WHEREAS, Credit Parties, Agent and Lenders are parties to a Third Amended and Restated Credit Agreement dated as of November 10, 2010 (as amended, restated, supplemented or otherwise modified from time to time, the “Credit Agreement”), pursuant to which Agent and Lenders provide Borrower with certain financial accommodations.
WHEREAS, Borrower has requested that Agent and Lenders make certain amendments to the Credit Agreement, and Agent and Lenders are willing to do so on the terms and conditions hereafter set forth.
NOW, THEREFORE, in consideration of any loan or advance or grant of credit heretofore or hereafter made to or for the account of Borrower by Agent and Lenders, and for other good and valuable consideration, the receipt and sufficiency of which are hereby acknowledged, the parties hereto hereby agree as follows:
1. Definitions.
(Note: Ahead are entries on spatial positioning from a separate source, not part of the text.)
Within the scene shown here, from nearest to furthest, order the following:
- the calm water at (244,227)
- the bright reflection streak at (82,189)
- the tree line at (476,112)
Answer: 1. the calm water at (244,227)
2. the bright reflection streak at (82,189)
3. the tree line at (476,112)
All capitalized terms not otherwise defined herein shall have the meanings given to them in the Credit Agreement.
2. Amendment. Subject to satisfaction of the conditions precedent set forth in Section 3 below, Section 6.14 of the Credit Agreement is hereby amended as follows:
(a) The reference to “$15,000,000” set forth in clause (e)(i) thereof is deleted and “$20,000,000” is inserted in lieu thereof.
(b) The reference to “$20,000,000” set forth in clause (e)(i)(x) thereof is deleted and “$25,000,000” is inserted in lieu thereof.
(c) The reference to “$10,000,000” set forth in clause (e)(ii)(x) thereof is deleted and “$20,000,000” is inserted in lieu thereof.
(d) The reference to “$30,000,000” set forth in clause (e)(ii)(y) thereof is deleted and “$35,000,000” is inserted in lieu thereof.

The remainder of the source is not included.